Word embeddings are a strategy that approaches an asymptote. Systems that are destined to low performance will perform better if you use a word embedding, but they throw away information up front that makes high performance impossible.
This is true, but I don't think you are using word embedding like most people use them.
The linear relationship between things like king/queen etc is a cute demo but not really useful or used in practice.
The real usefulness of word embeddings is that similar concepts are close to each other so they make a great representation for other models (vs something like TF-IDF). These days they have been mostly surpassed in terms of state of the art by full language models, but the point is that simple techniques like average embedding of words in sentences generalised really well to unseen data.
And if you add in subword embeddings they generalise to unseen words, too.
We could talk about how context lets language models do this even better, but I'm still back trying to persuade the OP that this isn't just memorisation and good ML models work well on unseen data!
It's not so straightforward to go from a word representation to a query, sentence, or document representation.

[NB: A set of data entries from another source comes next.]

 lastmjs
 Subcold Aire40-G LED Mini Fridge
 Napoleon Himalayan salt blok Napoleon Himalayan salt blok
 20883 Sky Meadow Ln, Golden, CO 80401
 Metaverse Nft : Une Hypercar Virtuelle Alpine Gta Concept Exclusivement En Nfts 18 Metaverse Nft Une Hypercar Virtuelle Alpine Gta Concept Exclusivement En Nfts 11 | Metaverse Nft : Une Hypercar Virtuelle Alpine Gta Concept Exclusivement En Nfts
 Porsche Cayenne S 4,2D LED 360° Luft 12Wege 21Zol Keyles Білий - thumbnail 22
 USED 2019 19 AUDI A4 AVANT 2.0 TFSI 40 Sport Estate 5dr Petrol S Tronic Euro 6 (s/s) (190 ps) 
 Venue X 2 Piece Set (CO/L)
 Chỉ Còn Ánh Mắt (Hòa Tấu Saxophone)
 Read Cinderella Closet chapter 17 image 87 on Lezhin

If you come from the tfidf direction you can first tune up BM25 or something based on the ks-divergence, then you can use a random matrix, LDA, or the deep-network autoencoder that I worked on that crushed conventional tfidf vectors to 50-d vectors.
(Like many things people want to apply word vectors to, you go from 50% accuracy here to 70%, but we know it because we tested it on TREC gov2)
Today I'm interested in systems that have an input-to-action orientation and there you have to be able to put together a story like: "these 10 messages are parsed correctly and not by accident" and that requires that certain 'king/queen' inferences be done correctly or alternately the system has paths to recover from missing an inference.
Often there is no path to go from "popular models in the new A.I." to "something that can serve customers off the leash" and that's the problem.
Now I do like subword embeddings, but that just points out the problem that there is no such thing as a "word".
Let me justify that.
You can split up English into words like "some text".split() but it is not easy to do it from audio. Speech is punctuated by silences, often in the middle of words whenever you make a "[st]op" sound enough that separating words is equivalent to the whole speech understanding problem.
We can turn words into subwords and mash them together with subwords to make words. (e.g. "Fourthmeal", "Juneteenth", "Nihilego")
Also there are many cases you can replace a phrase with a word or a word with a phrase. Putting 'word' at the center of a model means the system is going to be in trouble w/ linguistic phenomena that happen 30% of the time.
Not sure what you think this shows, but there's a lot of reasons why the results they show don't really matter much - or at least might actually reflect an accuracy approximatly what a human would also achieve.
Their headline claim is a "1 pixel change reduces accuracy by 30%". The test process for that number is this:
We choose a random square within the original image and resize the square to be 224x224. The size and location of the square are chosen randomly according to the distribution described in (Szegedy et al., 2015). We then shift that square by one pixel diagonally to create a second image that differs from the first one by translation by a single pixel.
So... they are taking a random square, downsampling to 224, moving and then predicting on that subset of the original image, and measuring the performance against the accuracy of the original prediction.
What this seems to show is that "CNNs aren't as accurate at making predictions on subsets of an image as on the whole image". This is of course to be expected, and is exactly how a human would perform.
Most credible machine learning systems work well on unseen data, which by definition isn't memorizing.